Incluso los camareros dejaron de trabajar para observar. Sentí las miradas de 200 personas sobre nosotros, pero por primera vez en dos años no me molestó. Era como volver a casa. La música creció y nosotros crecimos con ella. Santiago me guió en una serie de giros que exigieron toda mi técnica. Sus manos eran firmes pero respetuosas. Su liderazgo claro pero no autoritario. Era como si se diera cuenta de que bailaba con alguien especial y hubiera adaptado su estilo al mío.

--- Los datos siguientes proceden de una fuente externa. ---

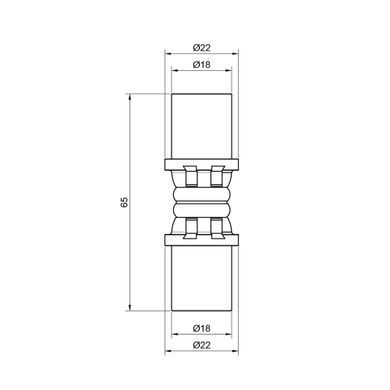 Прес-муфта 16х16 Icma 400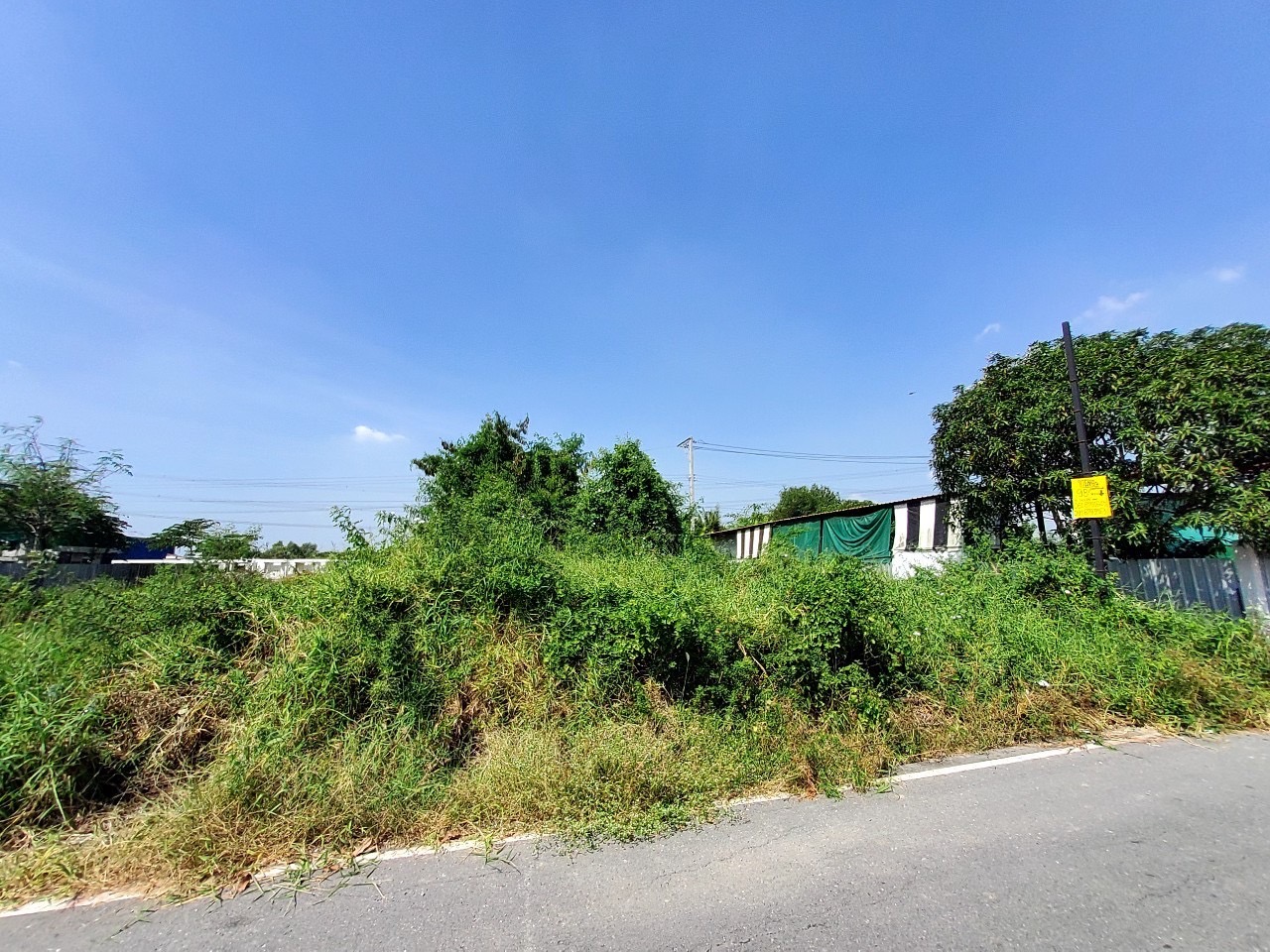 ขายดินถนนบางกรวย-ไทรน้อย 98 ตารางวา(แบ่งได้) ติดถนนลาดยางสาธารณะ 2 ด้าน ซอย เทพประทาน 1 จ,นนทบุรี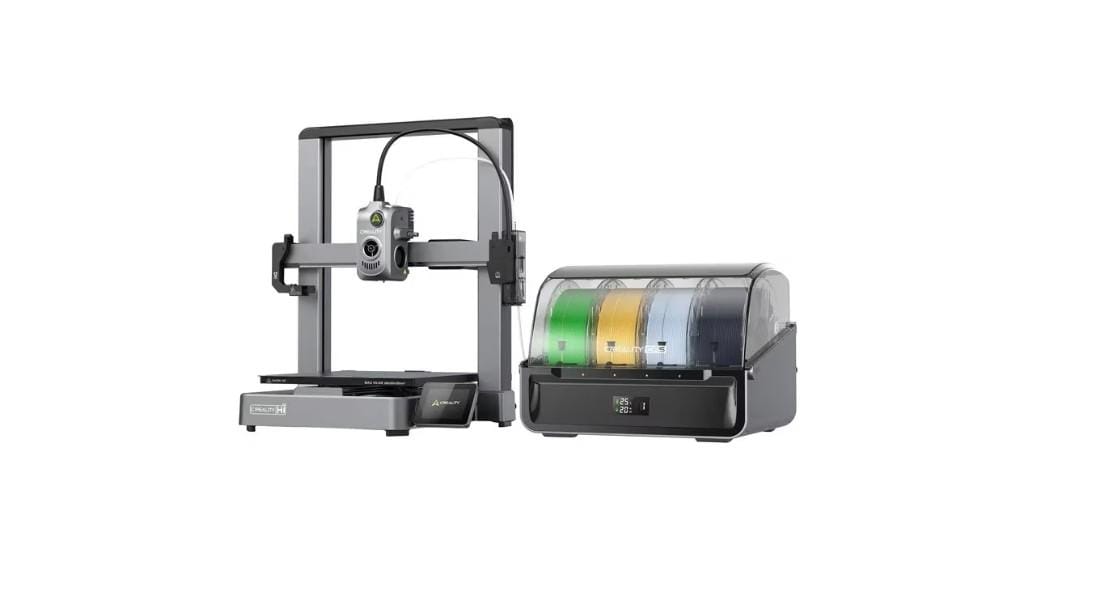Imprimantă 3D Creality Hi Combo cu CFS | Viteză 500mm/s - imagine 4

En el momento más intenso de la canción me recostó de nuevo, pero esta vez fue diferente. Nuestros rostros estaban a centímetros el uno del otro. Vi sus púpilas dilatarse, su respiración acelerarse. Había algo allí que no era solo admiración por el baile, era deseo. Al terminar la canción, nos quedamos abrazados unos segundos que parecieron eternos. El silencio en la sala era absoluto. Entonces estallaron los aplausos. Santiago me ayudó a incorporarme, pero no me soltó la mano enseguida.
Me miraba como si me viera por primera vez. ¿Quién eres? Susurró. Antes de que pudiera responder, María Elena apareció a mi lado, sus ojos brillando de orgullo y preocupación al mismo tiempo. Valentina, querida, creo que será mejor que vuelvas a trabajar, dijo con dulzura. Asentí soltando la mano de Santiago. Tomé mi delantal y me alejé, sintiendo su mirada clavada en mi espalda. Pero algo había cambiado en esos pocos minutos, algo que aún no podía nombrar. El resto de la velada transcurrió en una extraña neblina.
Atendía las mesas mecánicamente, pero sentía las miradas curiosas de los comensales siguiéndome. Algunos susurraban entre sí, otros me observaban con una nueva mirada que me incomodó. Santiago había regresado a su mesa, pero algo fundamental había cambiado en su comportamiento. Ya no se reía a carcajadas con sus amigos, ya no hacía comentarios arrogantes. Sus ojos me buscaban constantemente por toda la sala y cada vez que nuestras miradas se cruzaban, apartaba la mirada rápidamente, como si lo hubieran sorprendido haciendo algo prohibido.
Alrededor de las 10 de la noche, mientras recogía vasos vacíos de una mesa cercana, lo escuché hablando con sus amigos. Santiago, tío, te pusiste muy serio después de ese baile”, dijo Rodrigo, el rubio bajito. Solo era una broma. Así es. Asintió el de las gafas doradas. No te vas a casar con una camarera, ¿verdad? Santiago guardó silencio un momento haciendo girar el vaso de whisky entre sus dedos. “¿La viste bailar?”, dijo finalmente. No fue suerte. Es una profesional.
“¿Y qué?” Rió la pelirroja. Profesional en qué atender mesas. Su risa cruel me golpeó como una bofetada. Sentí la ira familiar subiendo por mi garganta, pero me controlé. Seguí recogiendo los vasos, fingiendo no haber oído. “No lo entiendes”, continuó Santiago con un tono de voz diferente. “Baila mejor que cualquier mujer que haya conocido.” “Mejor que las profesoras del club. “Mejor que Santiago.” Interrumpió Rodrigo. “¿Hablas en serio? para ser camarera. Deja de llamarla así, dijo. Y había verdadera irritación en su voz.